Thursday, March 14, 2013

Another Nail in the Coffin for the Long Attention Span

As a heavy user of Google Reader, I am one of the many who reacted negatively to Google's decision to shut down the service at the beginning of July. I have not actively been part of the petitioning process to persuade Google to reconsider. I recognize that Google does what it does on the basis of revenue stream. Google Reader was never designed to be a cash cow. It was probably just a matter of time until Google decided that they no longer wanted to feel charitable about it any more.

However, while I cannot direct my wrath at Google, I can still complain about what amounts to a good-riddance column written by Ben Parr for CNET. Fortunately, I can credit Parr with giving a clear statement of his position at the very beginning of his column:
Like some of you, I was once a power user of Google Reader. I needed it to do my job. But as Twitter started to gain steam, I started checking it less and less. It was less a pleasure and more a chore. 
And then suddenly, I just stopped. I created a Twitter account to track tech news, and I never looked back.
I must confess that this argument gave me a violent reality check. Never, in my wildest dreams, would I have thought of Twitter as an substitute for Google Reader; but then I have never thought of Twitter as having any utility for the writing that I do. The reason is simple enough, the writing that I do for depends on my having to read material of a fair amount of substance, rather than 140-character tweets. Through Google Reader I track both blogs and periodicals that provide articles of varying length concerned with the performance of music. On the whole I found that I could use the Google Reader display as a convenient way to decide which of those articles demanded more serious attention.
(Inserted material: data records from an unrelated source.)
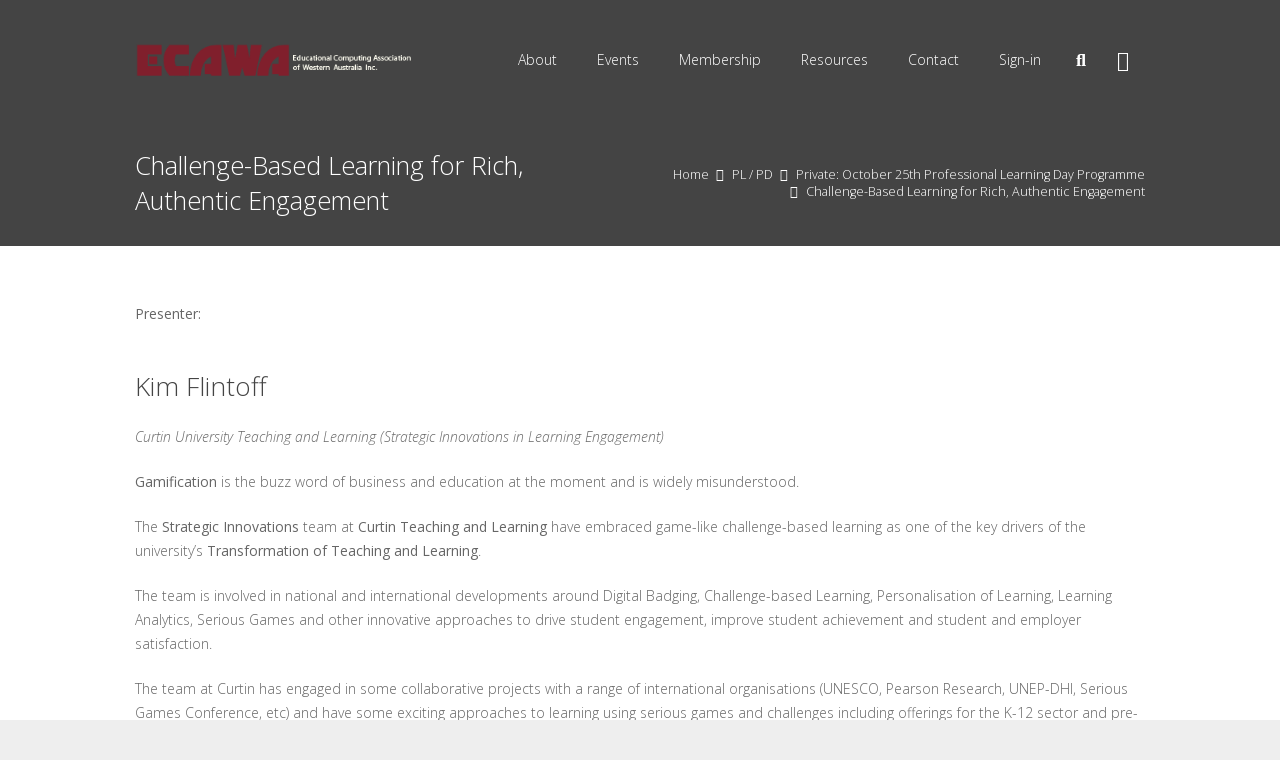

--- FILE ---
content_type: text/css
request_url: https://ecawa.wa.edu.au/wp-content/themes/Impreza-child-v2/style.css?ver=8.40.1
body_size: -363
content:
/*
Theme Name: Impreza Child by BD
Template: Impreza
Version: 1.9.5
Author: Bien Dao
*/

/*Add your own styles here:*/


--- FILE ---
content_type: application/javascript
request_url: https://ecawa.wa.edu.au/wp-content/themes/Impreza-child-v2/assets/js/custom.js?ver=1.0.6
body_size: -24
content:
function autofill_checkout() {
    let refill_input = document.querySelector('.additional_refill input');
    refill_input.addEventListener('change', function(e){
        let billing_firstname = document.getElementById('billing_first_name').value;
        let billing_lastname = document.getElementById('billing_last_name').value;
        let billing_email = document.getElementById('billing_email').value;
        let billing_phone = document.getElementById('billing_phone').value;
        let billing_school = document.getElementById('billing_company').value;

        let member_firstname = document.querySelector('.additional_firstname input');
        let member_lastname = document.querySelector('.additional_lastname input');
        let member_email = document.querySelector('.additional_email input');
        let member_phone = document.querySelector('.additional_phone input');
        let member_school = document.querySelector('.additional_school input');

        if(e.target.checked) {
            member_firstname.value = billing_firstname;
            member_lastname.value = billing_lastname;
            member_email.value = billing_email;
            member_phone.value = billing_phone;
            member_school.value = billing_school;
        }
    })
}
function show_options_if_not_login() {
    let btn = document.querySelector('.wc-proceed-to-checkout .checkout-button-notlogin');
    let actions = document.querySelector('.wc-proceed-to-checkout .actions')
    btn.addEventListener('click', function(e){
        e.preventDefault();
        if(!actions.classList.contains('show')) {
            actions.classList.add('show');
        }
    })
}
if(document.getElementsByTagName('body')[0].classList.contains('woocommerce-checkout')) {
    autofill_checkout();
}
if(document.getElementsByTagName('body')[0].classList.contains('woocommerce-cart')) {
    // show_options_if_not_login()
}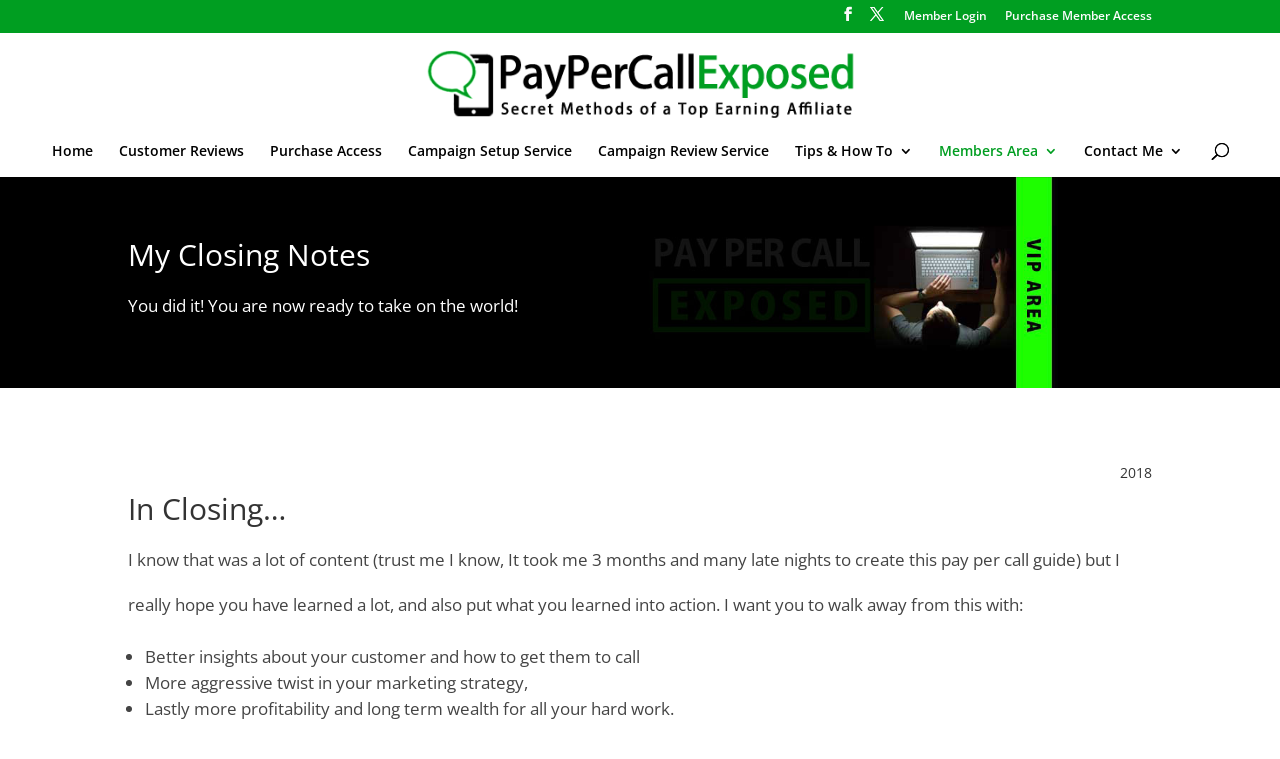

--- FILE ---
content_type: text/plain
request_url: https://www.google-analytics.com/j/collect?v=1&_v=j102&a=1379203627&t=pageview&_s=1&dl=https%3A%2F%2Fpaypercallexposed.com%2Fclosing-comments%2F&ul=en-us%40posix&dt=Closing%20Comments%20%7C%20Pay%20Per%20Call%20Exposed%20-%20Online%20Training%20Course&sr=1280x720&vp=1280x720&_u=IEBAAEABAAAAACAAI~&jid=637792892&gjid=1217334393&cid=92782169.1768574472&tid=UA-73817422-1&_gid=1108643270.1768574472&_r=1&_slc=1&z=554512177
body_size: -452
content:
2,cG-TJ1D2YPRYG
To even suggest that Twitter can provide similar utility is nothing short of ludicrous.

Nevertheless, it is a symptom of a disease whose progress (I must admit) I have been afraid to track. That is the deterioration of attention span. As its name implies, Google Reader was designed for readers; but, thanks to Twitter (and other tools that care more about social networking than about content), reading has become a dying art. The very idea that someone might have something to say that deserves more than a few glances at a computer screen has become so "old school" that it no longer carries any currency.

Thus, for better or worse, I attention will now be devoted to finding a viable alternative for managing my RSS streams. If the petitions work, I shall be happy. However, it will be clear that Google Reader will be on life-support. Thus, it would probably be best for me to find a good alternative now, rather than trying to cling to it until its very last gasp.